Assunto: Artigo 12.º, n.º 2, alínea b), do Estatuto do Ministério Público - Despacho de Sua Excelência o Conselheiro Procurador-Geral da República

 

DESPACHO

I. O Senhor Agente do Governo Português junto do Tribunal Europeu dos Direitos do Homem, em exposição que me dirigiu, veio representar as dificuldades sentidas com a posição assumida por magistrados do Ministério Público junto dos tribunais administrativos, quando em representação do Estado em acções propostas por atrasos na administração da Justiça.

II. A perturbação radica no facto de, a nível interno, alguns magistrados do Ministério Público terem vindo a invocar a excepção da incompetência em razão da matéria dos tribunais administrativos quando, a nível internacional, se vem defendendo que essa acção, a interpor perante a jurisdição administrativa, é ainda um meio acessível e adequado e, consequentemente, para efeitos do disposto nos artigos 6.º, parágrafo 1.º e 35.º, parágrafo 1.º, da Convenção Europeia dos Direitos do Homem, a esgotar.

III. Analisada a jurisprudência dos tribunais administrativos sobre a matéria, constata-se um entendimento dotado de suficiente estabilidade neste domínio.

Assume especial significado o Acórdão do Tribunal de Conflitos, de 12 de Maio de 1994, do qual se pode retirar que não estando em apreço, na causa de pedir, um facto imputado ao exercício concreto e determinado da função jurisdicional, mas antes um facto passível de ser imputado a um órgão da administração judiciária, ou a esse serviço globalmente considerado, no exercício de actividade estranha à função de julgar, são competentes os tribunais administrativos.

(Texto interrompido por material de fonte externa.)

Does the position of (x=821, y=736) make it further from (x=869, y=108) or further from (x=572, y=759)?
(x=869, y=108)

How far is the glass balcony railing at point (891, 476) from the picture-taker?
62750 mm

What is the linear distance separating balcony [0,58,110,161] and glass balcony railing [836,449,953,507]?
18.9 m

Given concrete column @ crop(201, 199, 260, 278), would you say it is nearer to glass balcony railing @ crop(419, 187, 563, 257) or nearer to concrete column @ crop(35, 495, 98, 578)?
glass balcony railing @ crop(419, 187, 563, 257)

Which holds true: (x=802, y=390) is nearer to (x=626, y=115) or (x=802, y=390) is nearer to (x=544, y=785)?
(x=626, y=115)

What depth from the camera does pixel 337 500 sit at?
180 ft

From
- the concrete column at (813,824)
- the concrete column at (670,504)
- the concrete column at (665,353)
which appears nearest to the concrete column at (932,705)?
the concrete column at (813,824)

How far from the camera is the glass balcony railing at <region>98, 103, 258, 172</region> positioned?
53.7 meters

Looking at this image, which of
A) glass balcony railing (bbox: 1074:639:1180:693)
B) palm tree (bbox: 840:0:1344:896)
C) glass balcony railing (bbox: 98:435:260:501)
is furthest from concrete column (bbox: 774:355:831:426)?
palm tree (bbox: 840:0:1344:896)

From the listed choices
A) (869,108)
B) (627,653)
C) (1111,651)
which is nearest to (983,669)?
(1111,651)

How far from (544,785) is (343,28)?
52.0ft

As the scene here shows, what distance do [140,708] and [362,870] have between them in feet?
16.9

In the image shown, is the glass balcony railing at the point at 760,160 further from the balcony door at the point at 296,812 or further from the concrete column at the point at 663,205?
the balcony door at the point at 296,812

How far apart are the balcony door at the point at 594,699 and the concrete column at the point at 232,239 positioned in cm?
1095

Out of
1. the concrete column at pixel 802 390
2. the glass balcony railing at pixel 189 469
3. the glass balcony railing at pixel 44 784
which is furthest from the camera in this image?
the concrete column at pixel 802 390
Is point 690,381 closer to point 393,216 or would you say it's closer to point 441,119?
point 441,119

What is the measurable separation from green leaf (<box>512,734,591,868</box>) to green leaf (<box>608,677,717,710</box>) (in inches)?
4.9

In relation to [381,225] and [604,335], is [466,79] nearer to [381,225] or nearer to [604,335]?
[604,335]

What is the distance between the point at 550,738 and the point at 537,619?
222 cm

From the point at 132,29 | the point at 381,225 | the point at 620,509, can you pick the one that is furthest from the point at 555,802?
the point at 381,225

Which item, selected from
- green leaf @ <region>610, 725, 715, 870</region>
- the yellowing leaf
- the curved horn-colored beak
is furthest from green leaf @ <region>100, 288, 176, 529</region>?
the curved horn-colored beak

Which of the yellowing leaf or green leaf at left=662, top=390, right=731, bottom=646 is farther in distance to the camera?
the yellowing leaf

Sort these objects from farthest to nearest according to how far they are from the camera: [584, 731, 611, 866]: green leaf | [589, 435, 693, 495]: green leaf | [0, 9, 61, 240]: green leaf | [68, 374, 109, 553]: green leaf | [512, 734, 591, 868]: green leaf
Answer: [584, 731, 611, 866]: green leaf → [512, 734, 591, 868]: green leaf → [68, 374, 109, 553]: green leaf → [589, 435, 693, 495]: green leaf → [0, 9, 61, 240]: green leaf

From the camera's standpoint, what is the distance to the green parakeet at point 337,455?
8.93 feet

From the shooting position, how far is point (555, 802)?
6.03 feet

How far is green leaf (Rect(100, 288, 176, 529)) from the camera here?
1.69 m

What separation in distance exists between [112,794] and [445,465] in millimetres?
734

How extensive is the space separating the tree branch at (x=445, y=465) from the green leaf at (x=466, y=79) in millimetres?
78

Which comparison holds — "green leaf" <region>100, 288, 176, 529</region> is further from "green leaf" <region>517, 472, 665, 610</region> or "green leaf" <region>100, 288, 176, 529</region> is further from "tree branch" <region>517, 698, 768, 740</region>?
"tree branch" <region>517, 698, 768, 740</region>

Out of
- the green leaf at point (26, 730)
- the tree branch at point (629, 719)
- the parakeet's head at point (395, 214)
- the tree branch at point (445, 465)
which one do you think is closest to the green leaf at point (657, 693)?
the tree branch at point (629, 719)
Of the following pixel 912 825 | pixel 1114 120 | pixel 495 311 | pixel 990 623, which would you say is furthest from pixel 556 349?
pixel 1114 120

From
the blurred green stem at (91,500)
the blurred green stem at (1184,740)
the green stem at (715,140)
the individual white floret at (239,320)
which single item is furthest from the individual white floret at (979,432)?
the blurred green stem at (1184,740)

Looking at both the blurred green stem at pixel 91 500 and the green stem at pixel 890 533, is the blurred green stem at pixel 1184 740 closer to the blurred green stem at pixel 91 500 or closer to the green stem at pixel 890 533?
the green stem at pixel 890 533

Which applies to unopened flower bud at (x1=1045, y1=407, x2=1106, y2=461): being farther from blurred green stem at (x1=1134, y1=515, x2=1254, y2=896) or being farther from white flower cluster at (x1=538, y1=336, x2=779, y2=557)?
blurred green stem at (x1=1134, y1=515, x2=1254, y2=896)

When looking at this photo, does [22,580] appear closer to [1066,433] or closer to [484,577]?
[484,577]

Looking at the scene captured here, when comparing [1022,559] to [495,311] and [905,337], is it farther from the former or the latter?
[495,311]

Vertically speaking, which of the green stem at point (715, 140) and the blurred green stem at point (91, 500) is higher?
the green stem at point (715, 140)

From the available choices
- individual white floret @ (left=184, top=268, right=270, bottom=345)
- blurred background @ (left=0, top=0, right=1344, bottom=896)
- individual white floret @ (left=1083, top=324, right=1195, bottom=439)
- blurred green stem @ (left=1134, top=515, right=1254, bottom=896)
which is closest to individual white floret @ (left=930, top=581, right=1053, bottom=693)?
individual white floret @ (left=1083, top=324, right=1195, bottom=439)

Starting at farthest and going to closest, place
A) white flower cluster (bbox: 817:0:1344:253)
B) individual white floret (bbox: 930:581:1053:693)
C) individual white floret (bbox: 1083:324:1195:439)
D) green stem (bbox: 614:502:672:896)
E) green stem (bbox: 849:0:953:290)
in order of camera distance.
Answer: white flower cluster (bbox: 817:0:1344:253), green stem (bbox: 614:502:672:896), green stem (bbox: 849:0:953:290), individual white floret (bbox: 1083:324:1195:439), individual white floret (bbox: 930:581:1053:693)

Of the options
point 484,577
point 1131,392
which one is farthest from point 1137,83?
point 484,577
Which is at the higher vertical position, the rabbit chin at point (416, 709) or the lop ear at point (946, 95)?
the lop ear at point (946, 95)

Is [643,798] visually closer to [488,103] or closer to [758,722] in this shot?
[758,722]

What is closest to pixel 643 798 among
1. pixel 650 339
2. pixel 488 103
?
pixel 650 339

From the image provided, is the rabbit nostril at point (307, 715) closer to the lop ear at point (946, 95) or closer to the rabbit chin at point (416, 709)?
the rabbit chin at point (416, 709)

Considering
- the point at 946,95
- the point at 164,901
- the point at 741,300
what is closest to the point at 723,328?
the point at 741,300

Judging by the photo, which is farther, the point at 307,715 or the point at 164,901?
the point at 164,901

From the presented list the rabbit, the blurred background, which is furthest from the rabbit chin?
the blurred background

IV. Assim, ao abrigo do artigo 12.º, n.º 2, alínea b), do Estatuto do Ministério Público, determino que seja seguida e sustentada por todos os Senhores Agentes e Magistrados do Ministério Público, a seguinte doutrina: os tribunais administrativos são competentes para conhecer das acções de responsabilidade civil extracontratual do Estado, quando a causa de pedir seja um facto passível de ser imputado a um órgão da administração judiciária, ou a esse serviço globalmente considerado, no exercício de actividade estranha à função material de julgar.